[READING TEXT Boundary: Start]

Lisa from Maryland stopped by the other day to browse the Google Maps Gallery post and left a quick comment about the similarities of the Maps Gallery and a site called WhatWasThere.

(Lisa works as a Secondary Social Studies Mentor in the Howard County Public Schools and also made sure to pass on another great D-Day photo source and oral history archive.)

I had never heard of WhatWasThere. I’ve heard of HistoryPin. And Histografica. And I’ve even heard of Smithsonian’s interactive maps. But WhatWasThere?

Nope. And it’s so cool. How have I not run across this before?

The WhatWasThere folks say that their project

was inspired by the realization that we could leverage technology and the connections it facilitates to provide a new human experience of time and space – a virtual time machine of sorts that allows users to navigate familiar streets as they appeared in the past.

The premise is simple: provide a platform where anyone can easily upload a photograph with two straightforward tags to provide context: Location and Year. If enough people upload enough photographs in enough places, together we will weave together a photographic history of the world.

And for the last few years, they’ve been collecting old photos and pasting them onto Google Maps around the world.

Using the site couldn’t be much simpler. Head to the site and enter a city name, state, or country. Once you’re at your location, the number of pictures available at that place is identified by map markers. Zooming in or out of the map will highlight fewer or more pictures.

Click on a marker and you zoom in to that exact location.You can get picture info including date and historical data. Hover your mouse over the image and you get a square that zooms in on just the photo for more details.

But the best part happens when you click on the Google Street View button. The image morphs over a current view of that place and a slider appears allowing you to adjust the transparency of the image. Sweet!

[READING TEXT Boundary: End]
[EXTRACTED DATA Boundary: Start]

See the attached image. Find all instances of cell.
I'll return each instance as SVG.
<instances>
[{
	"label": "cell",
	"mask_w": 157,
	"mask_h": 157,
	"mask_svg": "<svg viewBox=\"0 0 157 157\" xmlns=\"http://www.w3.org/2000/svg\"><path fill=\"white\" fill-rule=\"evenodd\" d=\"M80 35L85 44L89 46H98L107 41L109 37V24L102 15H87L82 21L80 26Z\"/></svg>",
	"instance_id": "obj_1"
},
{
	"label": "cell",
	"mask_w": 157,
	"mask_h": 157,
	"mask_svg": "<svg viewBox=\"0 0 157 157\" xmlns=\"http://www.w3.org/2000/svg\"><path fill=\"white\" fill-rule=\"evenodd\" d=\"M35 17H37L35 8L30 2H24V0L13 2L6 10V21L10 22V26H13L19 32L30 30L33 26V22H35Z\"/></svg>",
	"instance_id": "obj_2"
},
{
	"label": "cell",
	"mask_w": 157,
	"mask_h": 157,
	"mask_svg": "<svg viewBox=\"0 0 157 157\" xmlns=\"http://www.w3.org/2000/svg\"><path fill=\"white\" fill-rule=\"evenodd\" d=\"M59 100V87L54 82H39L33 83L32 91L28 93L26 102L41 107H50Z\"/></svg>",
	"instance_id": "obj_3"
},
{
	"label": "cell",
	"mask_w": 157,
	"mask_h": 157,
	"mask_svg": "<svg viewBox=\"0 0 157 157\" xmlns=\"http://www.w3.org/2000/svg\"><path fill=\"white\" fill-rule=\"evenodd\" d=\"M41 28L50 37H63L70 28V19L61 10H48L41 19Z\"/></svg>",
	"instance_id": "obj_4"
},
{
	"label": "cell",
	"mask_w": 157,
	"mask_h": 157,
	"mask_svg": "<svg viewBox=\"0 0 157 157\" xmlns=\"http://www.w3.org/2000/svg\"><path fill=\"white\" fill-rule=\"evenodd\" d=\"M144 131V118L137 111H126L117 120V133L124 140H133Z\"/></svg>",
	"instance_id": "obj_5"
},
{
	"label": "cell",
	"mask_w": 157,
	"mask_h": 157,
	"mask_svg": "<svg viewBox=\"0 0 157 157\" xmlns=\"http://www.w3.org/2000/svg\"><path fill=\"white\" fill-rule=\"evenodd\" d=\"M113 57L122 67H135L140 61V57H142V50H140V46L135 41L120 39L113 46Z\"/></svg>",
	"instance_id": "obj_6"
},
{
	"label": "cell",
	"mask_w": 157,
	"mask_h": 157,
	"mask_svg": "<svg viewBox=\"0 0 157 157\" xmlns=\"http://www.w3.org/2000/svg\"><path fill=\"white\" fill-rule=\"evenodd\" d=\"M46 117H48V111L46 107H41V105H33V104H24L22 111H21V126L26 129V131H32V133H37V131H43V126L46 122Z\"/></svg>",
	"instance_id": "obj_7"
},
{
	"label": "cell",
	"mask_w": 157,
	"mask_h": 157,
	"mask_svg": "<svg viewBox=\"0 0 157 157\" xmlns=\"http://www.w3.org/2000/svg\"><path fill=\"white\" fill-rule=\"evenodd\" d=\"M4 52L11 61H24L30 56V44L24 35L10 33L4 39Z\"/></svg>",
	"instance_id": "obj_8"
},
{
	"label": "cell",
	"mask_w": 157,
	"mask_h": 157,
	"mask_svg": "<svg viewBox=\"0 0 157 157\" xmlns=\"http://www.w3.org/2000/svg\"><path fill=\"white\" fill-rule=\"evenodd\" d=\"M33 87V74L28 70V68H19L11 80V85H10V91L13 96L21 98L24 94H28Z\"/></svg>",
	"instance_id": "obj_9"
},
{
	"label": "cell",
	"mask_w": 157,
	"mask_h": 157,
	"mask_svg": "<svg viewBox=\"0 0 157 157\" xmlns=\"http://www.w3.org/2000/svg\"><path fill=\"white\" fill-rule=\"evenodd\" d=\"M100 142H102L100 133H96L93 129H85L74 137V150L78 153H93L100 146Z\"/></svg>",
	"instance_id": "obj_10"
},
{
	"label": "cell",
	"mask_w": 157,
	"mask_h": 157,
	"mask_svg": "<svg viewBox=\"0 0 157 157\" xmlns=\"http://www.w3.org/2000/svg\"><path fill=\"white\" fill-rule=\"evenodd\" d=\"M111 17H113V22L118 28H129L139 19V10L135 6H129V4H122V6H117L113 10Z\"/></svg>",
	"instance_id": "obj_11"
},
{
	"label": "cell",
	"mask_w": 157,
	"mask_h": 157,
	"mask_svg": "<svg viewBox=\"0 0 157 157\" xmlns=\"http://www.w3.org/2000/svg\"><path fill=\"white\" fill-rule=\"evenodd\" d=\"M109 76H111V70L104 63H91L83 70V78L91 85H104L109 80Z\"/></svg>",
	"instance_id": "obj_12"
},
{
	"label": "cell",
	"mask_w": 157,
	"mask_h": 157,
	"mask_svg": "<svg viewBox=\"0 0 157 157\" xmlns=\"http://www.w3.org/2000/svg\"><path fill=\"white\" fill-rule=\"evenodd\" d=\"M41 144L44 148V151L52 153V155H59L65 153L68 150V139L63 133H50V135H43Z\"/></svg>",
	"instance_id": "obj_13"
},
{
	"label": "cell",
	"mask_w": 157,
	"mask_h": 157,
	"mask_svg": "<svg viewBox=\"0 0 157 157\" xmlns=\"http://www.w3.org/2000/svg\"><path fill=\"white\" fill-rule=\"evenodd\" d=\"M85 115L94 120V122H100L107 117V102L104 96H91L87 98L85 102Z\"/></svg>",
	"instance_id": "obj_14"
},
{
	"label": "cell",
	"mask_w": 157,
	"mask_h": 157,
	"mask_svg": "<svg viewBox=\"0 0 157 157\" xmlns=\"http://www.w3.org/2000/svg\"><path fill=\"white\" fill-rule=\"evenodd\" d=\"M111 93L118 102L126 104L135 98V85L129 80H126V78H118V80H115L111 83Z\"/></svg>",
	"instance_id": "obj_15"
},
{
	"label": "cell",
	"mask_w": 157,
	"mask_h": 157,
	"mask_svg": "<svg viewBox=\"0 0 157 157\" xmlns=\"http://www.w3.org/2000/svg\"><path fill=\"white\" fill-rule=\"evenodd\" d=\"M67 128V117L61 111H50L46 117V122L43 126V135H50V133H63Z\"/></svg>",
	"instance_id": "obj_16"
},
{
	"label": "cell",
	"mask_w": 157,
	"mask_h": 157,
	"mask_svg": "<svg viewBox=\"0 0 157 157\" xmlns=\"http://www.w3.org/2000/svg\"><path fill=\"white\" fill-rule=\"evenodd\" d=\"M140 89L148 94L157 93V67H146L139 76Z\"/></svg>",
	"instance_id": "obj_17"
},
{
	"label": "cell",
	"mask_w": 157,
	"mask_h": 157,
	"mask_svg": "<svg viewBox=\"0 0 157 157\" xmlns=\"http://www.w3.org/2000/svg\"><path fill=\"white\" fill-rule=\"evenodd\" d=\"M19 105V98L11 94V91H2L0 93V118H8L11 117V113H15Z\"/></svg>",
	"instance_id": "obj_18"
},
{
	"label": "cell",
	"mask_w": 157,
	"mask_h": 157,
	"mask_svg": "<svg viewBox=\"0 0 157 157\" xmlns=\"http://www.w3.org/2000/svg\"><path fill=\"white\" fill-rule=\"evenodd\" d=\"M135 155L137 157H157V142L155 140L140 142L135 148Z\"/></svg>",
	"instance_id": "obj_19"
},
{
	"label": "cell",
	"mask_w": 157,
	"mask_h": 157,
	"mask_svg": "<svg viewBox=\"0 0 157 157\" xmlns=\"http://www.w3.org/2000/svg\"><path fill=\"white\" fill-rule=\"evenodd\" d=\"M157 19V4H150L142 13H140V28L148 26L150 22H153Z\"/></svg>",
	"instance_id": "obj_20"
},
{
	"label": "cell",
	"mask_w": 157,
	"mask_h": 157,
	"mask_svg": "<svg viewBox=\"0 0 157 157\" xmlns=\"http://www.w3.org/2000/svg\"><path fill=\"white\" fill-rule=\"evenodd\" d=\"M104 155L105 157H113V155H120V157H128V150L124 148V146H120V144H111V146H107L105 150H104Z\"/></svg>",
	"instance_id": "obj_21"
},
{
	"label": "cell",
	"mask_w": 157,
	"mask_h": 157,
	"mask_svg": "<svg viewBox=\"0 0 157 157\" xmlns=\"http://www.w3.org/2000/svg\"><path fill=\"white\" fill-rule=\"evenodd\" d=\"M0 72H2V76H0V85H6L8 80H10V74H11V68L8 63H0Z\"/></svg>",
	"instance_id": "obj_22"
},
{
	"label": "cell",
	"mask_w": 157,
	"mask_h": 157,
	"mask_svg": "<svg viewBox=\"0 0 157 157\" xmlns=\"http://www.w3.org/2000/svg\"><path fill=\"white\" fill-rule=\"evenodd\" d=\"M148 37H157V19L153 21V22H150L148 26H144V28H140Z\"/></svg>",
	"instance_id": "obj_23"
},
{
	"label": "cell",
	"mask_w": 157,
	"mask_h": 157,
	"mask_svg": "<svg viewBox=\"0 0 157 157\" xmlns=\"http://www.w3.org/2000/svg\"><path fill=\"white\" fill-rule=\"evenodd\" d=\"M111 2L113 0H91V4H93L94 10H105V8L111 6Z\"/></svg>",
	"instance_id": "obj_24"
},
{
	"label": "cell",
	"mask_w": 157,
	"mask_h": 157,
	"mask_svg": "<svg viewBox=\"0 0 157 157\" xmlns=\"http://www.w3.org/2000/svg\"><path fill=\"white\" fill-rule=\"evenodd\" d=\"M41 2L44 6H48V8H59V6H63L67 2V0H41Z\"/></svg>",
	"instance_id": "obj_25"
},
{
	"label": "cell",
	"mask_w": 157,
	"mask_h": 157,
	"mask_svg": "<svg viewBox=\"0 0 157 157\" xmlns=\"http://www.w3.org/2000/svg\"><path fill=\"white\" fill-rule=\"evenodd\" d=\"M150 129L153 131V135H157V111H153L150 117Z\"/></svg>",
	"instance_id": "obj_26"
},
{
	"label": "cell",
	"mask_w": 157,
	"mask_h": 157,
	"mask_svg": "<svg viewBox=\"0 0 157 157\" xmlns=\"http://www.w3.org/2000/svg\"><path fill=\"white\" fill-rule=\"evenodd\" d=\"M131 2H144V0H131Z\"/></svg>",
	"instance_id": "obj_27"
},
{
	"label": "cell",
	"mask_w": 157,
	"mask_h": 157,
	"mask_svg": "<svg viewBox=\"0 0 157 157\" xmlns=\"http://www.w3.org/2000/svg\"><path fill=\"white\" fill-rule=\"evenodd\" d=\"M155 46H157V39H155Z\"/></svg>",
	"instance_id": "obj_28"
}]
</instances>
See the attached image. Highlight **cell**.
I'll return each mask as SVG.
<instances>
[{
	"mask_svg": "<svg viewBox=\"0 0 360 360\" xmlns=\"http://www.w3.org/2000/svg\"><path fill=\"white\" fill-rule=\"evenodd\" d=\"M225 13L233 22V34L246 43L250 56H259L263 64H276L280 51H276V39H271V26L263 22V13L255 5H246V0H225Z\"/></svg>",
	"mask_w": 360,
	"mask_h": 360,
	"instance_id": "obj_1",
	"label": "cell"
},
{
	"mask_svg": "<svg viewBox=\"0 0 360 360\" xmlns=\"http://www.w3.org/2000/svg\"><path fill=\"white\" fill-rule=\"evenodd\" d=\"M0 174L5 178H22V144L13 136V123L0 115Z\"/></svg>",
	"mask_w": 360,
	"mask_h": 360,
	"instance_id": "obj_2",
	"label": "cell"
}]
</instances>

[EXTRACTED DATA Boundary: End]

# TASK STATEMENT
Return everything from "Using the site" down to "for more details." in the post about WhatWasThere, copied word for word. The records were taken from a source separate from the text.

# ANSWER BOX
Using the site couldn’t be much simpler. Head to the site and enter a city name, state, or country. Once you’re at your location, the number of pictures available at that place is identified by map markers. Zooming in or out of the map will highlight fewer or more pictures.

Click on a marker and you zoom in to that exact location.You can get picture info including date and historical data. Hover your mouse over the image and you get a square that zooms in on just the photo for more details.